VANCOUVER, B.C. (CN) – A suburban man whose land-use application was put on hold, and who followed up with a pro se SLAPP lawsuit demanding $13 million from neighbors and a small environmental group who opposed it, will have to pay $32,000 to the people he sued, a British Columbia Supreme Court justice ruled.
Robin Scory’s dispute began over a land-use application seeking to convert his property in suburban Langley into farmland. When neighbors and the Glen Valley Watersheds Society opposed the application, Scory ramped up the fight into a $13 million defamation claim against them.
But a provincial Supreme Court justice this week awarded costs to the defendants, whom Scory had sued pro se.
In her ruling, the justice mentioned the perils of filing a SLAPP lawsuit without “the benefit of legal advice.”
Langley is southeast of Vancouver, near the U.S. border.
Justice Catherine Bruce awarded costs against claimant Scory, in favor of the respondents who opposed his plan to dump 750,000 cubic meters of soil near ecologically sensitive creeks.
In October 2009, Scory applied to the Township of Langley for a permit to dump soil on his land near respondent Sian Krannitz’s property. Krannitz was a member of the Glen Valley Watersheds Society, which joined her in public opposition to Scory.
The township put the permit application on hold, seeking more information about environmental impacts.
Justice Bruce’s ruling states that the township’s decision had nothing to do with public opposition to the application.
But that didn’t stop Scory from filing a $13 million defamation claim against Krannitz, the Watersheds Society and another resident, Jack DeWitte.

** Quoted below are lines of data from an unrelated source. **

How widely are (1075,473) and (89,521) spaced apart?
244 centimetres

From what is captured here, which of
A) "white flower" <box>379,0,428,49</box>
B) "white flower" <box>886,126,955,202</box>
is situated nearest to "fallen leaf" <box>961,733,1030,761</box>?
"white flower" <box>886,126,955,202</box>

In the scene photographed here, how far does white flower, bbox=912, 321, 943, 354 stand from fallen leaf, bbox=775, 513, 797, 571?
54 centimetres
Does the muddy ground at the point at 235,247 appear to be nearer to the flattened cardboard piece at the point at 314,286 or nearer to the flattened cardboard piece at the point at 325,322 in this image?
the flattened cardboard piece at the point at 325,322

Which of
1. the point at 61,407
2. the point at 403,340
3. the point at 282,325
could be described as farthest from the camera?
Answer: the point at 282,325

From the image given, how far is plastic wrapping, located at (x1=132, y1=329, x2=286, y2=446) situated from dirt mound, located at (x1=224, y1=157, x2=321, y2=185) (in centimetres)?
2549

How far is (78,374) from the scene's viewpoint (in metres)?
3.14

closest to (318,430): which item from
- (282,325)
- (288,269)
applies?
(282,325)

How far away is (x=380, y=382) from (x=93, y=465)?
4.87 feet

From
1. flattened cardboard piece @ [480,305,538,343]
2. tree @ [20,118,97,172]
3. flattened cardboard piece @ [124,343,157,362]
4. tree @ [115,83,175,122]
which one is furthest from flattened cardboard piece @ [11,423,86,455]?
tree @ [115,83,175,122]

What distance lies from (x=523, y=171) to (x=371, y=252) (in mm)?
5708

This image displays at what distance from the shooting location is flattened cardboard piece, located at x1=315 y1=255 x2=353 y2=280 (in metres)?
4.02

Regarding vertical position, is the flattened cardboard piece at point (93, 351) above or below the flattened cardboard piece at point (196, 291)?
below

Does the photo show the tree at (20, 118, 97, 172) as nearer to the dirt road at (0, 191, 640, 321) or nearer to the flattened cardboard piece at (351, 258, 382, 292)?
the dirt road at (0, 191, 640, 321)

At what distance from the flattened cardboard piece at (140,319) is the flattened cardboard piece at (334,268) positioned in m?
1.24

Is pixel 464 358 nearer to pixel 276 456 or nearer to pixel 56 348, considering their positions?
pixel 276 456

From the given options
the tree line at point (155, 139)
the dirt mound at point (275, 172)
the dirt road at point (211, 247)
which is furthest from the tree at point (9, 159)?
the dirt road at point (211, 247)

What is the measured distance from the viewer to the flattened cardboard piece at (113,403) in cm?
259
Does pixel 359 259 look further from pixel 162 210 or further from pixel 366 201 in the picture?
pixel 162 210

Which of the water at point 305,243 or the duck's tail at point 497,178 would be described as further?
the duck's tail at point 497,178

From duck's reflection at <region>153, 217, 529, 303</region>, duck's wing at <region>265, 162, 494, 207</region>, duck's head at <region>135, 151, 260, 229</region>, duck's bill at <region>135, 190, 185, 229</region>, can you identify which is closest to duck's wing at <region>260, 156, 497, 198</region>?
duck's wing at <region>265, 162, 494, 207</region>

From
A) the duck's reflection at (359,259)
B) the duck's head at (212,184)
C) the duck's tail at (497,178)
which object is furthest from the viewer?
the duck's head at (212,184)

Filing pro se, Scory “made serious allegations against Ms. Krannitz, including an allegation that she made unfounded, false, unverified and unsubstantiated statements about his permit application to local residents for the purpose of gathering signatures on a petition opposing the application and for the purpose of intentionally harming the claimant. The claimant also alleged that Ms. Krannitz organized public meetings to spread false information about his permit application,” the Hon. Madam Justice Catherine Bruce wrote for the court.
Despite warnings from the respondents’ lawyer that the lawsuit had no basis and was doomed to fail, Scory pressed on with the case and repeatedly failed to meet routine disclosure requests, Justice Bruce found.
The judge found Scory’s claims baseless and dismissed the lawsuit in May.
“There was no evidence that the respondents had acted maliciously for the purpose of harming the claimant,” Bruce wrote. “While the respondents expressed opposition to the permit application, I found that Ms. Krannitz and the GVWS were merely exercising their right of free speech to voice objections to the proposal. There was nothing unlawful about their conduct.”
Despite its frivolity, the so-called SLAPP lawsuit – a strategic lawsuit against public participation – effectively ended Krannitz’s participation in environmental advocacy work and nearly caused the watershed society to fold.
The respondents offered to settle with Scory for nominal amounts, but he refused, even though he had a letter from the Township of Langley, which he failed to disclose, and which undermined the basis of his lawsuit, Justice Bruce wrote.
“Lastly, the claimant’s lawsuit achieved one of the recognized purposes of SLAPP litigation,” Bruce wrote. “It effectively silenced the respondents’ public opposition to the claimant’s permit application. For these reasons, I find that whether or not one characterizes the claimant’s lawsuit as a SLAPP action, the circumstances of this case illustrate conduct by a claimant that is sufficiently reprehensible to warrant an order for special costs. This is not a case where the lawsuit has little merit; there was absolutely no merit to the action and no evidence led to support the serious allegations of misconduct by the respondents.”
Bruce awarded Krannitz special costs and more than $32,000, but denied respondents’ request for double costs, “a penalty reserved for the most reprehensible behaviour by a litigant.”
“In the circumstances of this case, an award of special costs is a sufficient deterrent to litigation designed to silence public participation in government decision-making,” the ruling states. “In this regard, it is significant that the claimant is self-represented and did not pursue this litigation with the benefit of legal advice.”